Pansez les maux, pesez ses mots
Le traitement médiatique sur le suicide ressemble donc à une épée à double tranchant. Elle peut parfois favoriser le passage à l’acte lorsqu’elle tend à verser dans le sensationnel ou le romantisme. À l’inverse, elle peut aussi être salvatrice, quand elle permet de glisser, par le biais d’un article, les différents dispositifs institutionnels ou associatifs mis en place en termes de prévention du suicide.

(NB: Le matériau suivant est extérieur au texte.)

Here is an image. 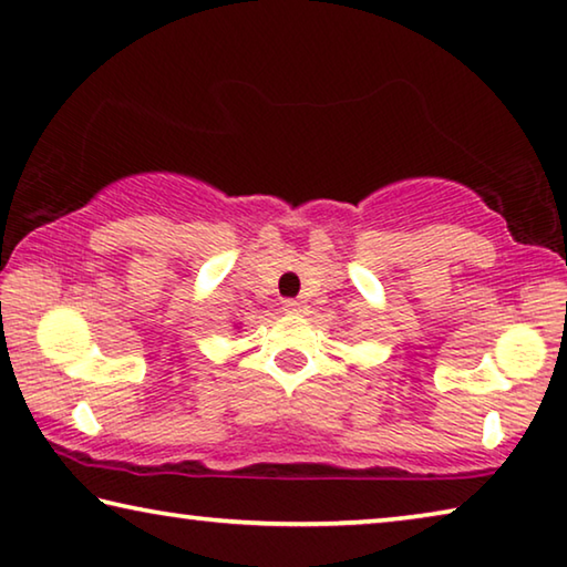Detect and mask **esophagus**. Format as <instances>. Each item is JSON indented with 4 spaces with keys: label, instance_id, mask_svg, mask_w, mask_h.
I'll use <instances>...</instances> for the list:
<instances>
[{
    "label": "esophagus",
    "instance_id": "34e87169",
    "mask_svg": "<svg viewBox=\"0 0 567 567\" xmlns=\"http://www.w3.org/2000/svg\"><path fill=\"white\" fill-rule=\"evenodd\" d=\"M282 310L285 312H305L307 305H305V300H285Z\"/></svg>",
    "mask_w": 567,
    "mask_h": 567
}]
</instances>
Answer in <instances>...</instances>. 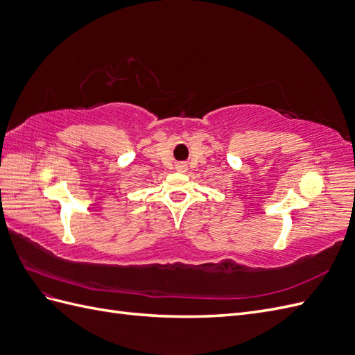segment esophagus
Masks as SVG:
<instances>
[{
    "mask_svg": "<svg viewBox=\"0 0 355 355\" xmlns=\"http://www.w3.org/2000/svg\"><path fill=\"white\" fill-rule=\"evenodd\" d=\"M178 168H179V170H185V168H187V166H185V164H179V166H178Z\"/></svg>",
    "mask_w": 355,
    "mask_h": 355,
    "instance_id": "obj_1",
    "label": "esophagus"
}]
</instances>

Car, depuis 2019, une circulaire du ministère de la Santé défini quatre grands axes de prévention des suicides. Des plans comme « VigilanS » ou « Sentinelles » ont pour but, pour le premier, d’entourer d’attention les personnes ayant fait une tentative de suicide, et pour le second de former des citoyens volontaires pour être en veille, afin de tenter de repérer les signes de désespoir chez les autres. « Ce sont souvent des professionnels au contact du public : le coiffeur, le pharmacien, le postier… Parce qu’ils sont spontanément empathiques mais aussi formés, ils vont oser poser les questions qui dérangent les gens comme : « Est-ce que tu as déjà pensé au suicide ? » », précise sans fioriture Nathalie Pauwels. Puis écouter et orienter les désespérés vers les aides et les relais que sont les médecins généralistes, les psys ou le 31 14, le numéro vert de prévention du suicide.
Au bout du fil, des infirmiers et des psychologues répartis sur tout le territoire dans 15 centres d’appels. « Ce sont 130 personnes qui y travaillent, écoutent et orientent. Ils reçoivent 800 appels par jour. En cas d’urgences, ils peuvent être très rapidement interventionnistes. Ils vont alerter le Samu pour une prise en charge, explique Pierre Grandgenèvre médecin psychiatre au CHU de Lille et intervenant du programme Papageno. Chaque appel est une porte d’entrée. Et cette idée d’une porte d’entrée, c’est la base de la prévention ».
Aux journalistes ensuite de choisir les mots justes pour évoquer ces affaires sensibles que sont les actes suicidaires et les moyens de lutter contre. « Je pense que c’est plus intéressant pour les lecteurs mais aussi pour les journalistes d’approfondir un sujet, de contacter des experts, de faire un papier d’analyse par exemple sur la sécurisation des hot spots que sont certains ponts, certains immeubles plutôt que d’en donner l’adresse exacte et les modalités d’accès ! », conclut Éloïse Nguyen-Van Bajou, une consœur spécialiste du sujet. Quand on lui demande pourquoi cet intérêt pour un tel sujet, elle répond simplement avoir été, dans une autre vie professionnelle, infirmière pendant 15 ans en hôpital psychiatrique. L’envie de peser ses mots après avoir pansé les plaies.